Допишите следующую часть приведенного ниже фрагмента текста о письмах И. М. Василевскаго, начав сразу после его последнего предложения.

Фрагмент текста:

_____

Особенно для меня интересны письма И. М. Василевскаго. Во-первых, потому что он человек талантливый, во-вторых, потому что я очень хорошо его знаю лично, в-третьих – да извинят меня недруги Василевскаго – все еще лежит к нему сердце по старой памяти, а в-четвертых – очень уж он меня изумляет.
Представьте вы себе обыкновеннаго, простодушнаго человека, который только что разговаривал с миловидной экспансивной девицей (это, конечно, не прообраз Василевскаго в прошлом), на минуту отвернулся в сторону и вдруг – девица в мгновение обросла бородой, захрипела басом и потребовала, чтобы ей принесли большой кусок жирнаго мяса и четверть водки.

_____

Содержимое набора данных:
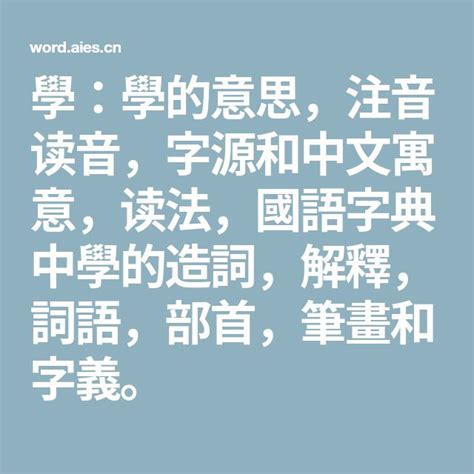 處的造詞|處：處的意思/造詞/解釋/注音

_____

Ответ на задание:
Читая статьи Василевскаго о Москве, я дивлюсь не меньше, чем тот человек, на глазах котораго произошла такая метаморфоза…» [152]
Пройдет четыре года и удивленный автор этих строк Аркадий Бухов также переедет в СССР, где познакомится и даже подружится с Михаилом Булгаковым и будет давать ему советы, как жить, станет печататься в «Бегемоте» и «Безбожнике», а с 1934 года возглавит литературный отдел в «Крокодиле» и проживет до рокового 1937 года, но нас сейчас больше интересует не он, а Василевский, чья судьба по возвращении в Россию складывалась при общем конце обоих фельетонистов изначально драматичнее и без всяких временных взлетов. Приехавший в СССР некогда известный журналист был измученным, изверившимся, изолгавшимся человеком, которому было невероятно трудно свыкнуться с мыслью, что из двух зол – остаться или уехать – он выбрал худшее. Когда «Накануне» закрылась, он, как и многие из его товарищей по несчастью, принялся писать сердитые памфлеты про эмиграцию и про царя Николая II, тем самым произведя на Булгакова, пристально следившего теперь уже не за сменой, а за «ломкой вех» вчерашних эмигрантов, впечатление чрезвычайно тягостное.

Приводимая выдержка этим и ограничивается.